Standard abbreviations
- Bluebook: Harv. L. & Pol'y Rev.
- ISO 4: Harv. Law Policy Rev.

Indexing
- ISSN: 1935-2077 (print) 1935-2107 (web)
- LCCN: 2006215757
- OCLC no.: 77275253

Links
- Journal homepage;

= Harvard Law & Policy Review =

The Harvard Law & Policy Review is a law journal and the official journal of the American Constitution Society, a progressive legal organization. It was established in 2007. The journal publishes two printed editions per year, as well as additional content posted exclusively online. It is edited by Harvard Law School students and typically has a staff of approximately 75 students. The journal publishes articles presenting progressive ideas for law and policy written by legal scholars, policymakers, practitioners, and students.

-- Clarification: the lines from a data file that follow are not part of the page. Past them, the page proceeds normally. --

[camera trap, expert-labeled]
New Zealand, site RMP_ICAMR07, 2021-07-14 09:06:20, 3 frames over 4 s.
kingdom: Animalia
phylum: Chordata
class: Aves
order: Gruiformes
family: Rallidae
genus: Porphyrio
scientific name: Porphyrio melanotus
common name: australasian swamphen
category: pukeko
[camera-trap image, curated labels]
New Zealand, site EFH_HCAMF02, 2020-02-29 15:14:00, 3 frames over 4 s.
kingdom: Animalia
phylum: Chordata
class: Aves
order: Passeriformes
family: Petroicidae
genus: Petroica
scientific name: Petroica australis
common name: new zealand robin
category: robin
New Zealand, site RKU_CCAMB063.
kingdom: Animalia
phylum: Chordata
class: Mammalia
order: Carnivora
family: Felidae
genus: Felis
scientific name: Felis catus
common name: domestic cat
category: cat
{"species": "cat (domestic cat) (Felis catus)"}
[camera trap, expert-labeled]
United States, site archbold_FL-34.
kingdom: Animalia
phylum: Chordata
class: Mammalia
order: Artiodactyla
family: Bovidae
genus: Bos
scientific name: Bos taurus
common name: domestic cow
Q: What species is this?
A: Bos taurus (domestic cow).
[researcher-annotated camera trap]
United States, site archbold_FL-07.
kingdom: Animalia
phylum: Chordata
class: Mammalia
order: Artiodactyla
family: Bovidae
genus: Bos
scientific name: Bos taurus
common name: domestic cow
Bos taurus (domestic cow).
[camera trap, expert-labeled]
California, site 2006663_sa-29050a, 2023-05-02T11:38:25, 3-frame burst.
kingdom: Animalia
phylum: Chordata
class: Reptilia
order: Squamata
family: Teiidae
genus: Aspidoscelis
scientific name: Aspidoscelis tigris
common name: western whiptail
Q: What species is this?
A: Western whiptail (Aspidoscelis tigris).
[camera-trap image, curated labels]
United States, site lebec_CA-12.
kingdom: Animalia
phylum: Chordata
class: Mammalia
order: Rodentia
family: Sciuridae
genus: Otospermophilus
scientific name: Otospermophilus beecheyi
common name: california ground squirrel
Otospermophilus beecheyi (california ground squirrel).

The journal is ranked 101 on the Washington & Lee Law Journal Rankings of the top 400 law journals published in the United States, making it the fifth-highest-ranked specialty law journal Harvard Law School.

The Harvard Law & Policy Review should not be confused with the Harvard Journal of Law and Public Policy, a forum for conservative and libertarian legal scholarship that serves as the official journal of the Federalist Society.

==Notable contributors==
- Vice President Kamala Harris,
- Senator Elizabeth Warren,
- Chair of the Federal Trade Commission Lina Khan,
- Harvard Law School Professor Andrew Manuel Crespo,
- Chief Judge of the United States Court of Appeals for the First Circuit and Harvard Law School Professor David J. Barron,
- Senator Charles Schumer,
- Late Senator Ted Kennedy,
- Harvard Law School Professor Cass Sunstein,
- Former Secretary of Health and Human Services Kathleen Sebelius,
- Former Attorney General Janet Reno,
- Associate Justice of the California Supreme Court Goodwin Liu,
- Chief Judge of the New York State Court of Appeals Jonathan Lippman,
- Election law scholar Richard Hasen,
- Harvard Law School Professor Lani Guinier,
- Education advocate Randi Weingarten
- Education advocate Michelle Rhee,
- Retired Judge and Harvard Law School Professor Nancy Gertner,
- Columbia Law School professor and co-chair of Facebook's Oversight Board Jamal Greene,
- University of Chicago Law School Professor Aziz Huq,
- White House Chief of Staff Ron Klain,
- Harvard Law School Professor Guy-Uriel Charles,
- Harvard Law School Professor Nicholas Stephanopoulos,
- University of Michigan Law School Professor Samuel Bagenstos.